:: Data for this task
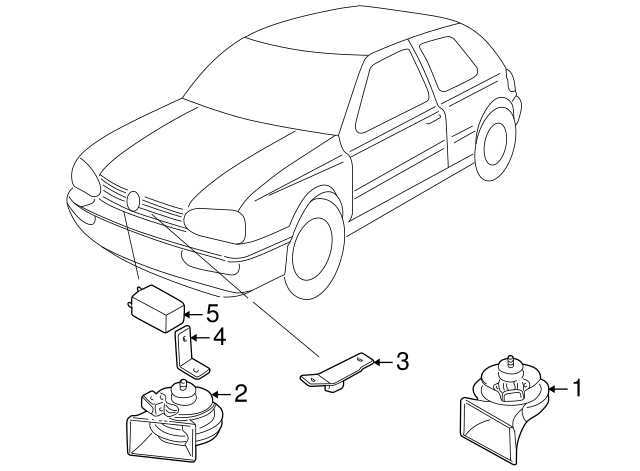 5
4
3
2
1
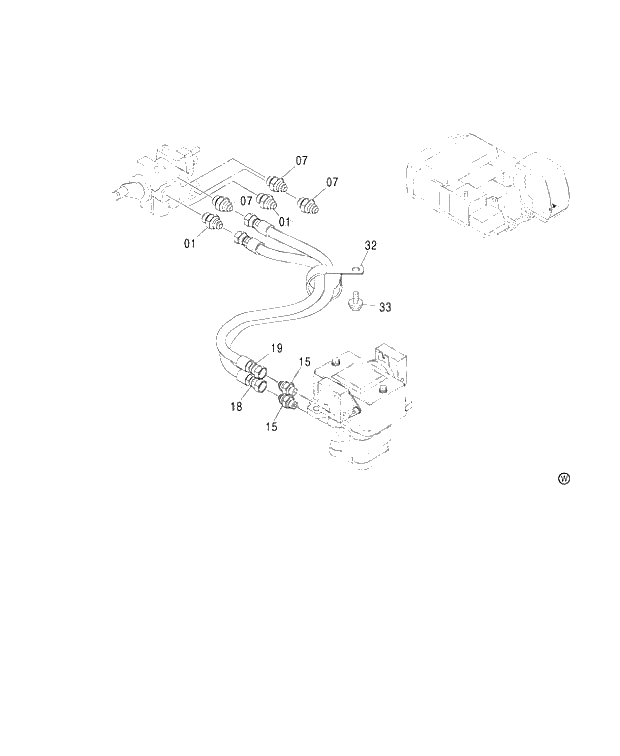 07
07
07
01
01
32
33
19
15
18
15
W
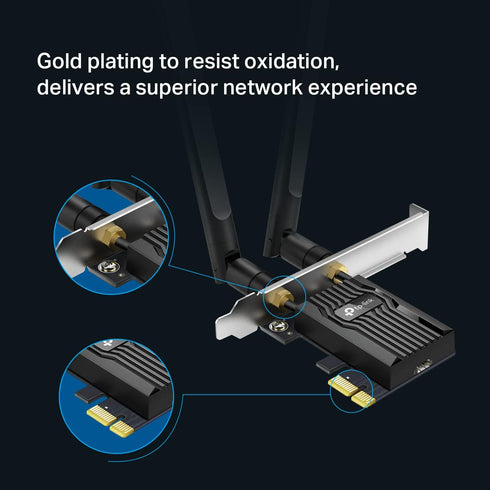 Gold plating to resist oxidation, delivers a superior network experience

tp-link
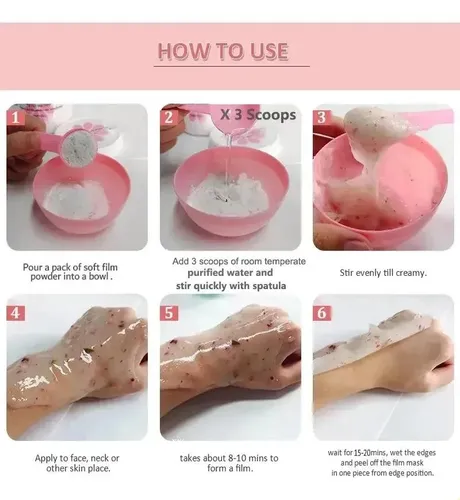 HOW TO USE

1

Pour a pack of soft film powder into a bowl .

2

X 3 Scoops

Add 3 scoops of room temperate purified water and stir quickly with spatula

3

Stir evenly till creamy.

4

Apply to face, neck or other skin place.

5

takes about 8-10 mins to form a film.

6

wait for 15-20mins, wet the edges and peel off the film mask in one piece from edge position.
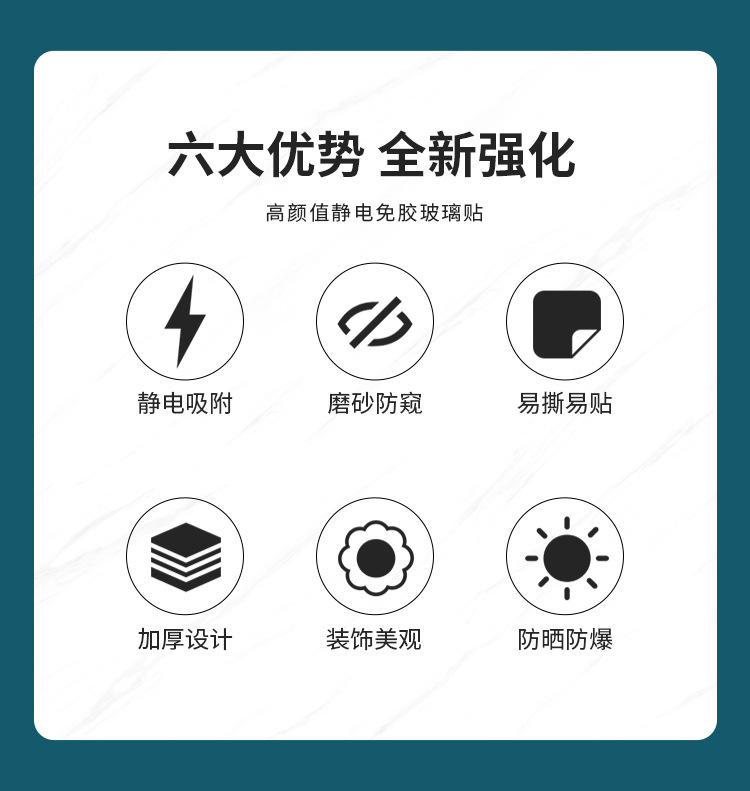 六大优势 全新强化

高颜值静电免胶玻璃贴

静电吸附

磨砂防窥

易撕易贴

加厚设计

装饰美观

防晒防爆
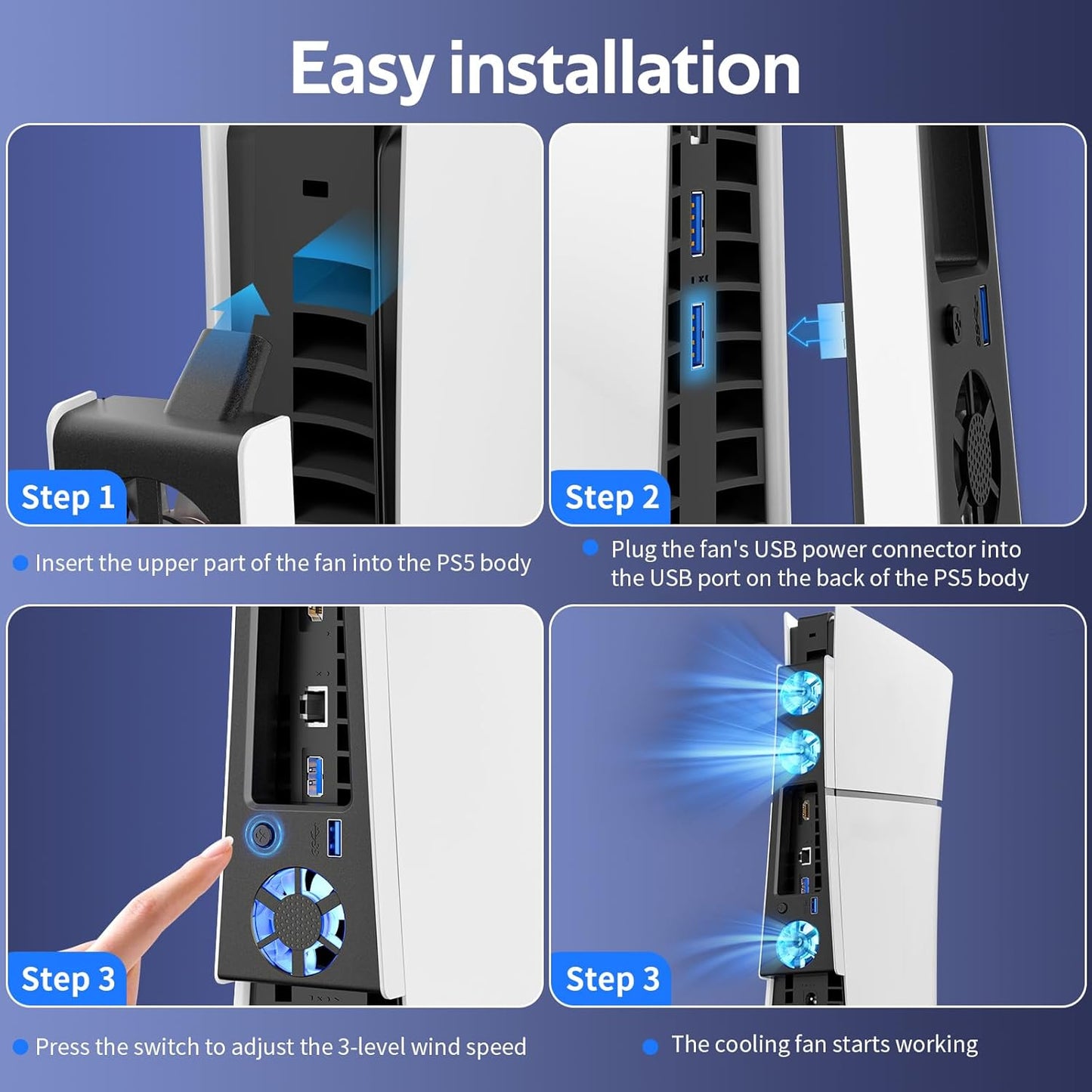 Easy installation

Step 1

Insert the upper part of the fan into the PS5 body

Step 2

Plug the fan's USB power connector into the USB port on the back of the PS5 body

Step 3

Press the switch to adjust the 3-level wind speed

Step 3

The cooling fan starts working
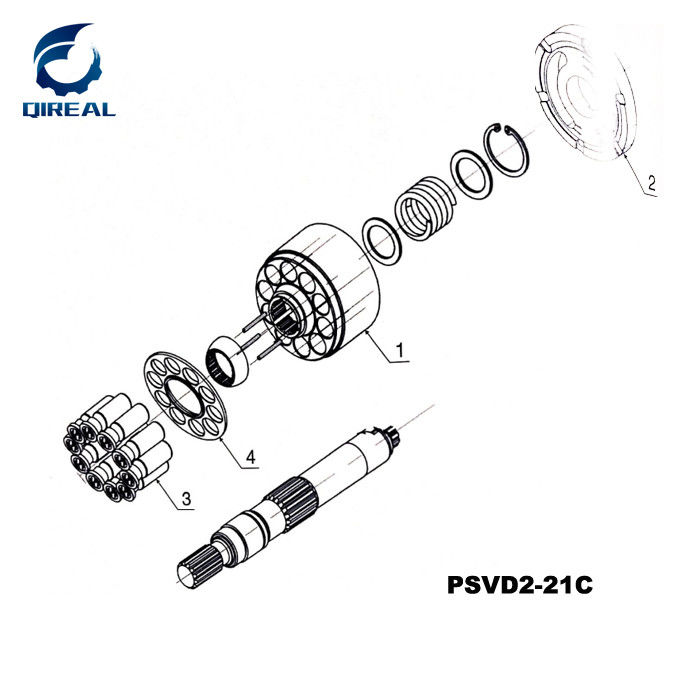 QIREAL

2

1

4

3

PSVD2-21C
::::
:: Data for this task
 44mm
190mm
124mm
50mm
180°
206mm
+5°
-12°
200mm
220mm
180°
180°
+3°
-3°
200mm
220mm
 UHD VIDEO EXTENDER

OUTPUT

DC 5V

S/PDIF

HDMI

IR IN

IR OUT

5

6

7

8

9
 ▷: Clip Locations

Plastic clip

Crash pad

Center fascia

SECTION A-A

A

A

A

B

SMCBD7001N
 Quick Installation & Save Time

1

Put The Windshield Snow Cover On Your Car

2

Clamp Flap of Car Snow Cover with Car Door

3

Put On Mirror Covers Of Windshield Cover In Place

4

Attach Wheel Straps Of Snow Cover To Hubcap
::::
Instructions to follow
Gather each line of the listing that holds the string "body".

Response to the exercise
Insert the upper part of the fan into the PS5 body
Plug the fan's USB power connector into the USB port on the back of the PS5 body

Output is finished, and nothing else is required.